◆ What you should do
Each entry, in full: reproduce it exactly.
** Opening Supplied records block **
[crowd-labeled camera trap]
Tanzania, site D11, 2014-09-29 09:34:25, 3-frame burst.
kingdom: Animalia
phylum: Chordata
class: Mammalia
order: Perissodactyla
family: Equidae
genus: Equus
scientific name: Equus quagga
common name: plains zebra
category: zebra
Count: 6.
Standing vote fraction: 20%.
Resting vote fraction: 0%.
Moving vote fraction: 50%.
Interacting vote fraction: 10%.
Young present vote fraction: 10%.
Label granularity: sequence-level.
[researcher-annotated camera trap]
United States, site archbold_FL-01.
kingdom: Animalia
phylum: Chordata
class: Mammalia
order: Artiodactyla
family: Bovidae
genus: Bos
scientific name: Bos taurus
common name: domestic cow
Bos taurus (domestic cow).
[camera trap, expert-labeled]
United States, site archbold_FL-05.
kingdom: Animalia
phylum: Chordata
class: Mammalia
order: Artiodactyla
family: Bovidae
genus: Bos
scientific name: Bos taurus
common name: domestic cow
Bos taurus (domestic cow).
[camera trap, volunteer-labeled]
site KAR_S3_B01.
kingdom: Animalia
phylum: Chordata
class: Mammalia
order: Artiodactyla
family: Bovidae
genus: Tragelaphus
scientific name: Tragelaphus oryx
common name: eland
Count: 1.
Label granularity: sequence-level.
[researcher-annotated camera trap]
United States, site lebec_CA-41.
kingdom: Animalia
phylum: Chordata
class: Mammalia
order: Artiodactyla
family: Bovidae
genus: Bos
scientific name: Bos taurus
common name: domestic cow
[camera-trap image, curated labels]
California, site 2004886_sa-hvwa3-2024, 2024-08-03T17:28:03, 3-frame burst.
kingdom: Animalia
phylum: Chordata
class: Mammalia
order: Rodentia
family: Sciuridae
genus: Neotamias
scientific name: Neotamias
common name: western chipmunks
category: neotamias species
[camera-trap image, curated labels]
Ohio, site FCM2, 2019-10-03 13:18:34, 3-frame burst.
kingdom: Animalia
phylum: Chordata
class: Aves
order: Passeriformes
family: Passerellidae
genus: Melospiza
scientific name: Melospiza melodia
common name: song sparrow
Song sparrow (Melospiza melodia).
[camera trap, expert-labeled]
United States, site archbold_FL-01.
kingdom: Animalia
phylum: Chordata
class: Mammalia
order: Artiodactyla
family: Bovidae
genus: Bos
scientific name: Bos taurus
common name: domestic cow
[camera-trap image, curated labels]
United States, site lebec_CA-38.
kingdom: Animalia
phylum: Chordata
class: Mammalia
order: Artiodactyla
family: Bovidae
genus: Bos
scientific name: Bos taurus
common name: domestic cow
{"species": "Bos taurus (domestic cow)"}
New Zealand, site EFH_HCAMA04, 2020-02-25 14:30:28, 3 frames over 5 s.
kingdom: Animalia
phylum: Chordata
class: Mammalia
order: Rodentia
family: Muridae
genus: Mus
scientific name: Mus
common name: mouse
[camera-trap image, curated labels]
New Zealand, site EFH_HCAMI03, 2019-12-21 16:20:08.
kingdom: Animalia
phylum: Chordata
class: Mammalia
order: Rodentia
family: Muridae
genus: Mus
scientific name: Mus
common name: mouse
** Closing Supplied records block **
◆ Output of the exercise
[crowd-labeled camera trap]
Tanzania, site D11, 2014-09-29 09:34:25, 3-frame burst.
kingdom: Animalia
phylum: Chordata
class: Mammalia
order: Perissodactyla
family: Equidae
genus: Equus
scientific name: Equus quagga
common name: plains zebra
category: zebra
Count: 6.
Standing vote fraction: 20%.
Resting vote fraction: 0%.
Moving vote fraction: 50%.
Interacting vote fraction: 10%.
Young present vote fraction: 10%.
Label granularity: sequence-level.
[researcher-annotated camera trap]
United States, site archbold_FL-01.
kingdom: Animalia
phylum: Chordata
class: Mammalia
order: Artiodactyla
family: Bovidae
genus: Bos
scientific name: Bos taurus
common name: domestic cow
Bos taurus (domestic cow).
[camera trap, expert-labeled]
United States, site archbold_FL-05.
kingdom: Animalia
phylum: Chordata
class: Mammalia
order: Artiodactyla
family: Bovidae
genus: Bos
scientific name: Bos taurus
common name: domestic cow
Bos taurus (domestic cow).
[camera trap, volunteer-labeled]
site KAR_S3_B01.
kingdom: Animalia
phylum: Chordata
class: Mammalia
order: Artiodactyla
family: Bovidae
genus: Tragelaphus
scientific name: Tragelaphus oryx
common name: eland
Count: 1.
Label granularity: sequence-level.
[researcher-annotated camera trap]
United States, site lebec_CA-41.
kingdom: Animalia
phylum: Chordata
class: Mammalia
order: Artiodactyla
family: Bovidae
genus: Bos
scientific name: Bos taurus
common name: domestic cow
[camera-trap image, curated labels]
California, site 2004886_sa-hvwa3-2024, 2024-08-03T17:28:03, 3-frame burst.
kingdom: Animalia
phylum: Chordata
class: Mammalia
order: Rodentia
family: Sciuridae
genus: Neotamias
scientific name: Neotamias
common name: western chipmunks
category: neotamias species
[camera-trap image, curated labels]
Ohio, site FCM2, 2019-10-03 13:18:34, 3-frame burst.
kingdom: Animalia
phylum: Chordata
class: Aves
order: Passeriformes
family: Passerellidae
genus: Melospiza
scientific name: Melospiza melodia
common name: song sparrow
Song sparrow (Melospiza melodia).
[camera trap, expert-labeled]
United States, site archbold_FL-01.
kingdom: Animalia
phylum: Chordata
class: Mammalia
order: Artiodactyla
family: Bovidae
genus: Bos
scientific name: Bos taurus
common name: domestic cow
[camera-trap image, curated labels]
United States, site lebec_CA-38.
kingdom: Animalia
phylum: Chordata
class: Mammalia
order: Artiodactyla
family: Bovidae
genus: Bos
scientific name: Bos taurus
common name: domestic cow
{"species": "Bos taurus (domestic cow)"}
New Zealand, site EFH_HCAMA04, 2020-02-25 14:30:28, 3 frames over 5 s.
kingdom: Animalia
phylum: Chordata
class: Mammalia
order: Rodentia
family: Muridae
genus: Mus
scientific name: Mus
common name: mouse
[camera-trap image, curated labels]
New Zealand, site EFH_HCAMI03, 2019-12-21 16:20:08.
kingdom: Animalia
phylum: Chordata
class: Mammalia
order: Rodentia
family: Muridae
genus: Mus
scientific name: Mus
common name: mouse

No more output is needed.